Simon describes an exciting screening strategy that uses engineered bacteria to generate vast libraries of peptides — potentially up to 10 million variants in a single flask — without relying on solvent-heavy chemistry.

This approach links performance to survival through a selection process: bacteria that produce better peptides grow more effectively, allowing researchers to “enrich” the best candidates and rapidly identify them using DNA sequencing.

It’s an example of how nature-inspired systems can help create leaner, faster, and more sustainable pipelines for therapeutic discovery.

Connecting to CSCT: circular thinking in life sciences

Sustainability is often discussed in terms of materials, plastics, energy systems, or industrial processes — but Simon’s work reminds us that sustainability challenges exist in healthcare too.

From his perspective, life sciences can contribute a crucial mindset: biology is inherently circular.

Biological systems are defined by feedback loops, recycling mechanisms, and regeneration — from molecular building blocks, to proteins, to whole cells. Simon sees strong parallels between this and the goals of circular manufacturing and sustainable technology development.

And he also highlights something central to the CSCT identity: interdisciplinary research is essential not only for scientific breakthroughs, but also for enabling real-world translation.

Why the CDT environment matters

Simon emphasises that collaboration across disciplines is not a “nice-to-have” — it actively shapes how research moves into the world.

In his own work, bridging chemistry and biology helps break down silos and opens up new ways of asking research questions. He also sees the CSCT’s cohort structure as a powerful mechanism for spreading ideas across the University, as researchers and students carry methods, tools, and insights between departments.

Crucially, he notes that sustainability being a central pillar of the CSCT provides a grounding reference point — helping researchers stay anchored to why their work matters, even when experiments become highly specialised.

Looking forward: building truly circular technologies

For Simon, the long-term vision is clear: future technologies — including healthcare innovation — should be designed to support circularity.

He is excited by the possibility of systems where products can be created, used, and then degraded or recycled back into starting materials in a meaningful loop.

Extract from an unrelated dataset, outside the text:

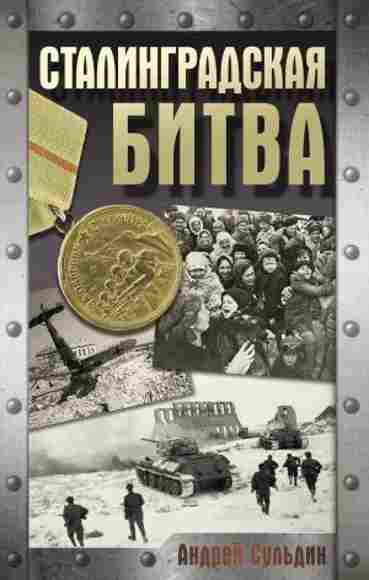 stalingradskaya-bitva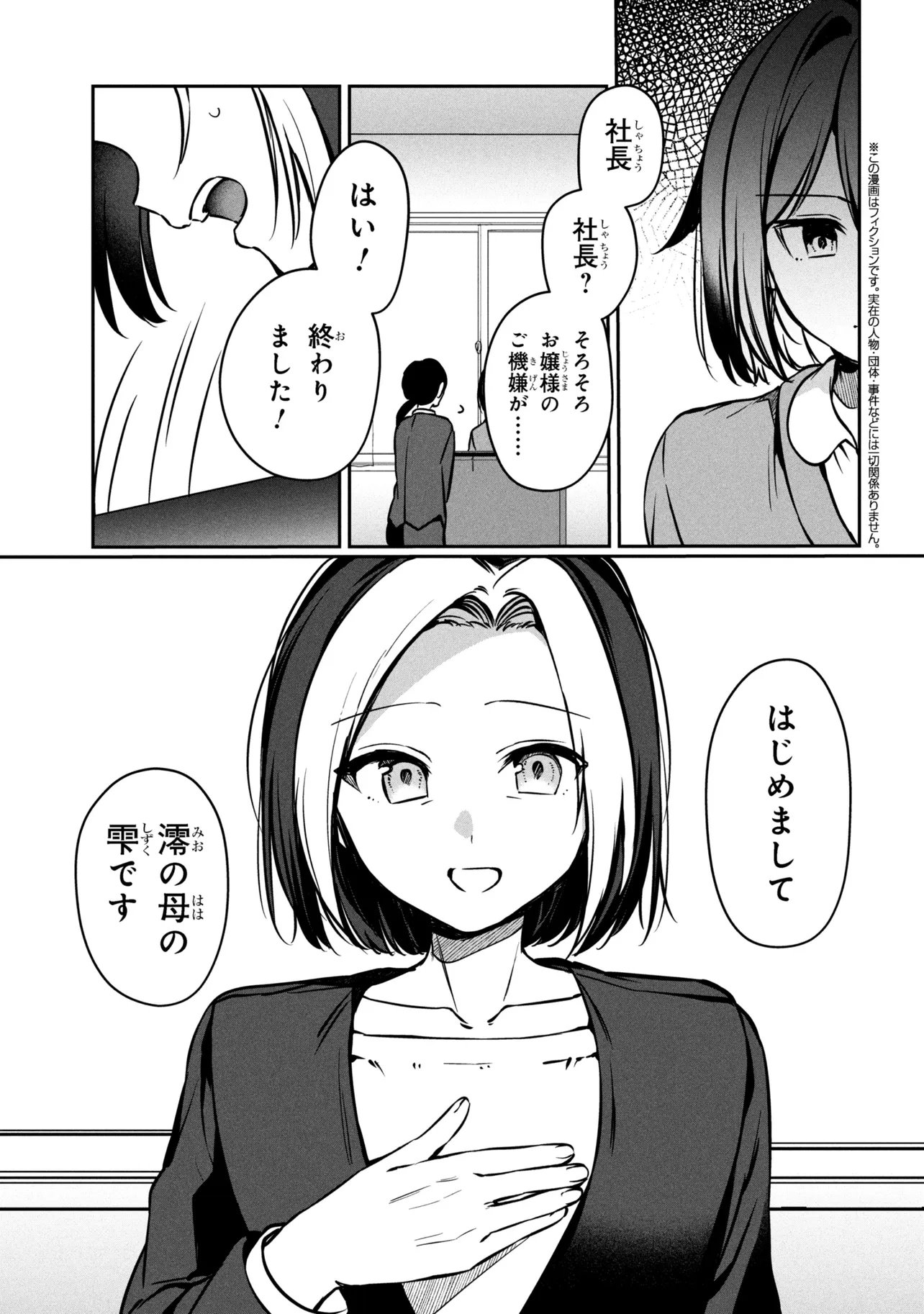 Mofumofu To Tanoshimu Mujintou Nonbiri Kaitaku Life - Chapter 16.2 - Page 1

It’s a sustainability principle that fits perfectly within the CSCT mission: combining deep technical research with the design of safer and more circular pathways — from lab innovation to real-world impact.

Advice for future CSCT applicants

Simon’s message to prospective researchers is simple and honest: the CSCT is ideal for students who are ready to embrace breadth.

A PhD within our CDT is best suited for someone who wants to work across boundaries, stay open-minded, and explore research areas beyond their original discipline — all while staying anchored to sustainability as the “guiding light.”

And beyond the research environment, Simon adds another reason Bath is a great place to build a future:

Bath is a really supportive environment — it’s a campus university, it’s collaborative, and it’s just a great place to live.